ФРАГМЕНТ ТЕКСТА —
# # #

Тут стоит уточнить, что таких архитекторов, как Эддисон Мизнер, мир еще не видел. Он не верил в чертежи и выдавал растерянным рабочим весьма приблизительные инструкции, употребляя такие выражения, как «примерно такой высоты» и «вот где-то здесь». К тому же Эддисон был печально известен своей рассеянностью. Иногда он пытался установить дверь, которая открывалась бы в глухую стену или, как случилось однажды, прямо в дымоход.
Хозяин симпатичного нового лодочного ангара на озере Уорт вступил во владение заказанным объектом и только потом обнаружил, что у сооружения имеются лишь четыре глухие гладкие стены и ни одной двери. В доме клиента, которого звали Джордж С. Расмуссен, Мизнер забыл построить лестницу, так что пришлось прилаживать ее с внешней стороны, у наружной стены дома. Мистеру и миссис Расмуссен приходилось надевать плащи, если они хотели в дождь перейти с этажа на этаж в собственном доме. Когда Мизнера спросили, как он мог допустить такую оплошность, тот, по слухам, ответил, что ему наплевать и что вообще Расмуссены ему с самого начала не нравились.
Согласно журналу The New Yorker, клиентам Мизнера приходилось покорно соглашаться со всеми фантазиями архитектора в отношении их нового дома. Они выдавали ему чек на кругленькую сумму, не беспокоили его год или больше, а по возвращении принимали во владение готовый дом. Они не знали заранее, что это будет – асьенда в мексиканском вкусе, венецианский готический дворец, мавританский замок, а может, дерзкое сочетание всех трех стилей. Мизнер питал особое пристрастие к старинным итальянским палаццо и нарочно «состаривал» собственные творения: просверливал в дереве ручной дрелью искусственные червоточины, портил стены искусственными пятнами – как будто на этом месте разросся какой-нибудь непонятный, но живописный грибок эпохи Возрождения.
Когда его мастера заканчивали делать какую-нибудь добротную вещь – каминную доску или дверную притолоку, – он частенько брал в руки молоток и откалывал угол, чтобы придать изделию дух почтенной старины. Однажды он с помощью негашеной извести и шеллака состарил кожаные кресла в клубе «Эверглейдс». К несчастью, тепло тел гостей до того согрело шеллак, что он стал липким и несколько человек намертво приклеились к сиденьям. «Я всю ночь отдирал светских дамочек от этих проклятых кресел», – вспоминал клубный официант несколько лет спустя.

# # #

Сохранённые данные
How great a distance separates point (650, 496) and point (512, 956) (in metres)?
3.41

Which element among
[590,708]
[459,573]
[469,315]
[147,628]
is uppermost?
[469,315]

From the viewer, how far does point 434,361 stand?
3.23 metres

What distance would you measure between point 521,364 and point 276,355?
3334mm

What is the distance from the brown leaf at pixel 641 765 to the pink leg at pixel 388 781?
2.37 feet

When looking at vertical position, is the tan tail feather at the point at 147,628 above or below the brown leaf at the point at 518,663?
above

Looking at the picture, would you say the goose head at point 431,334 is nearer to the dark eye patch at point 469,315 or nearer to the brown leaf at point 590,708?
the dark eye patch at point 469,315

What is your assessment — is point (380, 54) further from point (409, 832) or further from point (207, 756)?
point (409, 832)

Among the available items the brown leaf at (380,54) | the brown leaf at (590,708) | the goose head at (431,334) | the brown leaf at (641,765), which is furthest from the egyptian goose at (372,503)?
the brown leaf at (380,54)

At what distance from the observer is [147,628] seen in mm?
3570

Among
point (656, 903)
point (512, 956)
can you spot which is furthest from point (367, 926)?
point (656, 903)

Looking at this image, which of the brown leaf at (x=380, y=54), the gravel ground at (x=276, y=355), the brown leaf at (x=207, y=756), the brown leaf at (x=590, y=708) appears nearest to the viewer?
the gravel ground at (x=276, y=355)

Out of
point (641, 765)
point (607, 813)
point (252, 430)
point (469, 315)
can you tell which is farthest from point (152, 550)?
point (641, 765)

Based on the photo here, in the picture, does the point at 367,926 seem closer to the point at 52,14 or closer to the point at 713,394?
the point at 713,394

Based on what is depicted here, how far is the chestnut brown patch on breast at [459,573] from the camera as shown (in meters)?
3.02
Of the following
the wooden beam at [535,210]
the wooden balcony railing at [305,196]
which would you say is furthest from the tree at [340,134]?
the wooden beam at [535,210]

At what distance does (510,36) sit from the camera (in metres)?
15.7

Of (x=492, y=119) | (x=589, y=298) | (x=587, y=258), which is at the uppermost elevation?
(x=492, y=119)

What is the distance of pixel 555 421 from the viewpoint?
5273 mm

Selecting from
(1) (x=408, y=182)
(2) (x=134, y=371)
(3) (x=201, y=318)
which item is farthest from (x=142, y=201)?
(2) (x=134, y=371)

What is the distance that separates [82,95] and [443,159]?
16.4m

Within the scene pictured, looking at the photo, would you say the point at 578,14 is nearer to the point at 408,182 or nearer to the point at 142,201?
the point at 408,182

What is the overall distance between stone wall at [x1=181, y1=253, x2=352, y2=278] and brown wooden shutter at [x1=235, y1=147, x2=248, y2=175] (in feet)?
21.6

# # #

СУТЬ ЗАДАНИЯ —
**A)** Какие варианты нового дома, о которых клиенты не знали заранее, перечислены в отрывке об Эддисоне Мизнере?
**B)** Выпишите из отрывка об Эддисоне Мизнере точный фрагмент, начиная со слов «Тут стоит уточнить, что» и далее вплоть до слов «прямо в дымоход.».

ОТВЕТЫ —
**A)**
- асьенда в мексиканском вкусе
- венецианский готический дворец
- мавританский замок
- дерзкое сочетание всех трех стилей

**B)**
Тут стоит уточнить, что таких архитекторов, как Эддисон Мизнер, мир еще не видел. Он не верил в чертежи и выдавал растерянным рабочим весьма приблизительные инструкции, употребляя такие выражения, как «примерно такой высоты» и «вот где-то здесь». К тому же Эддисон был печально известен своей рассеянностью. Иногда он пытался установить дверь, которая открывалась бы в глухую стену или, как случилось однажды, прямо в дымоход.